Wiener Totenlieder

Susanne Prammer

Während sich die Glasscherben in seinen Körper bohren, bricht er auf der Bühne des Wiener Opernhaus zusammen. Jemand hatte die messerscharfen Scherben in das Kostüm des Tenors eingenäht. Und bei diesem Fall bleibt es nicht: Kurz darauf wird eine weitere Sängerin, eine Soubrette, unter Teilen der Kulisse begraben, eine Sopranistin wird vergiftet.

08.03.2015, 15:02 Uhr / Lesedauer: 1 min
Wiener Totenlieder

Die Polizei bittet Kaufhausdetektivin Carlotta Fiore, Tochter einer weltberühmten Sopranistin und selbst gescheiterte Opernsängerin, um Hilfe.

Da der ehemaligen Künstlerin der Job im Kaufhaus nicht allzu viel Spannung bietet, erklärt sie sich bereit, sich undercover als Nebendarstellerin einzuschleusen. Auch der ehemalige Kriminalkommissar Konrad Fürst, der sich wegen persönlicher Tiefschläge als Clown durchschlägt, unterstützt die Ermittlungen im Opernhaus.

Spannend geschrieben

Doch schon bald ist Carlotta selbst des Mörders nächstes Ziel. Ihr One-Night-Stand zieht sich - neben den Morden - wie ein roter Faden durch die Geschichte und trägt auf abwechslungsreiche Art weitere Geschehnisse zur Handlung bei.

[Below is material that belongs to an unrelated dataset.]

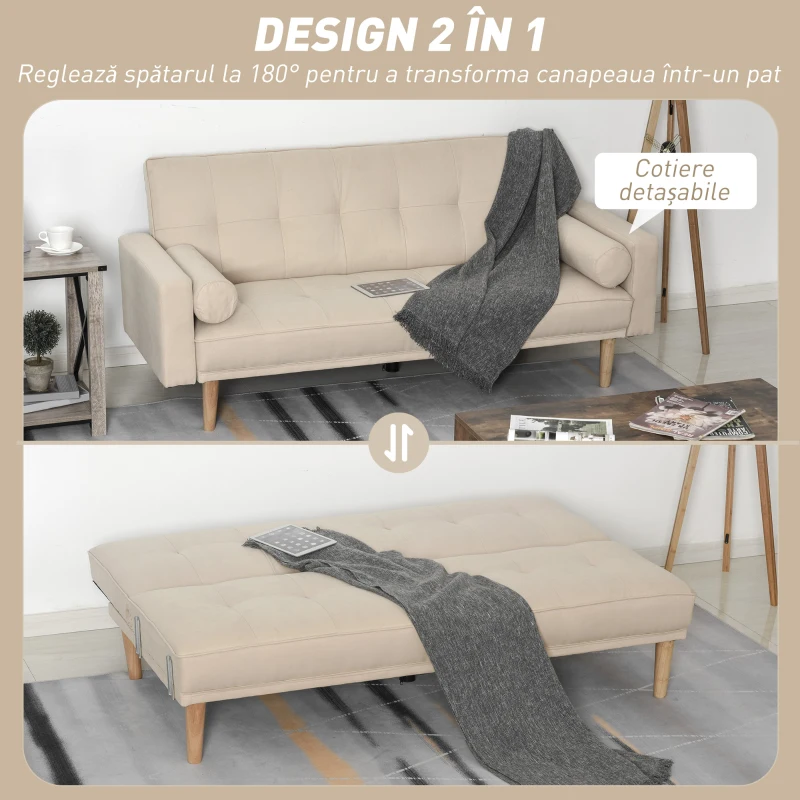 Homcom Canapea Extensibilă 2‑în‑1, 3 Locuri, Material Din In și 2 Perne Detașabile, Bej(m-4)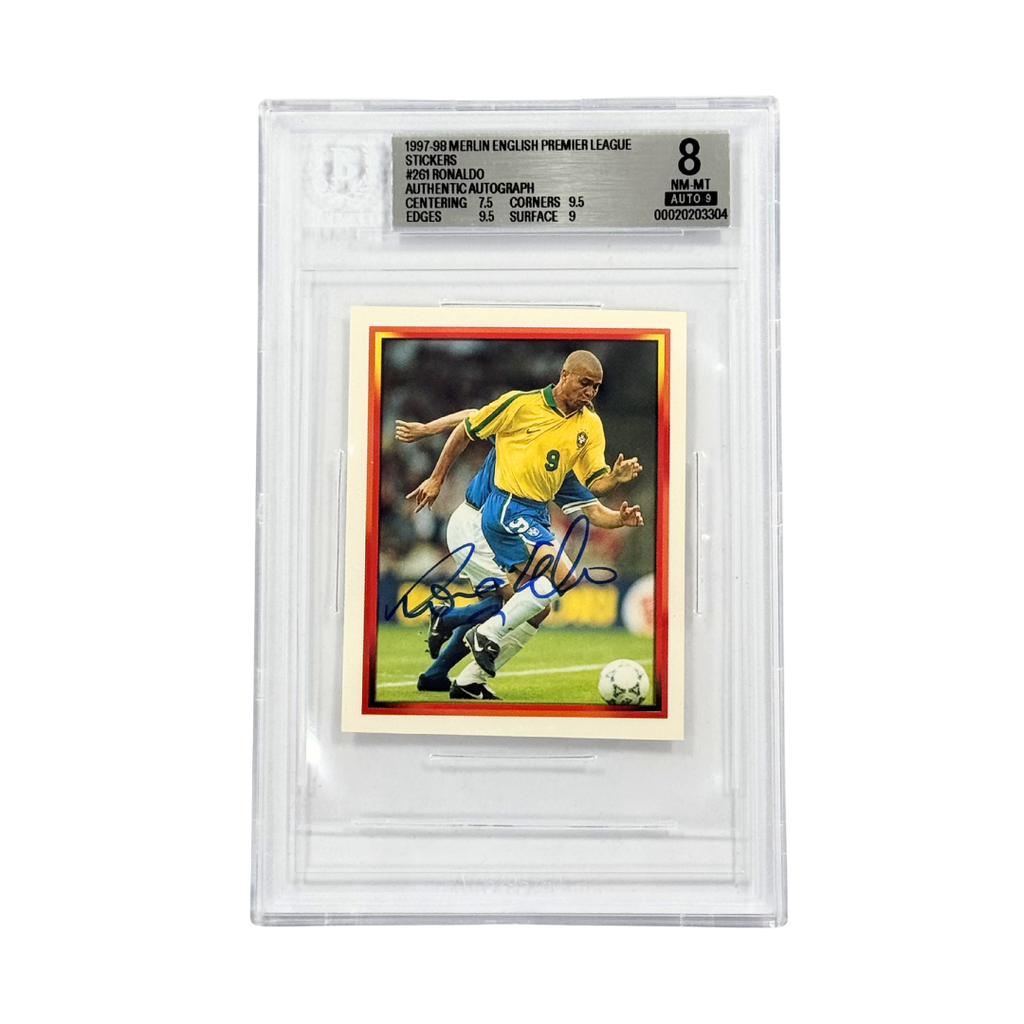Ronaldo Nazario Signed 1997-98 Merlin EPL Stickers #261 - BGS 8 AUTO 9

Ein spannend geschriebener Krimi, mit skurrilen Persönlichkeiten, die den Leser in den interessanten Schauplatz des Opernhauses hineinziehen. Rückblicke veranschaulichen die Geschichte der Charaktere, die mit ihren Eigenheiten authentisch dargestellt sind.

 

Susanne Prammer: Wiener Totenlieder, 384 S., Ullstein, 16,99 Euro, ISBN 978-3-5477-1209-4.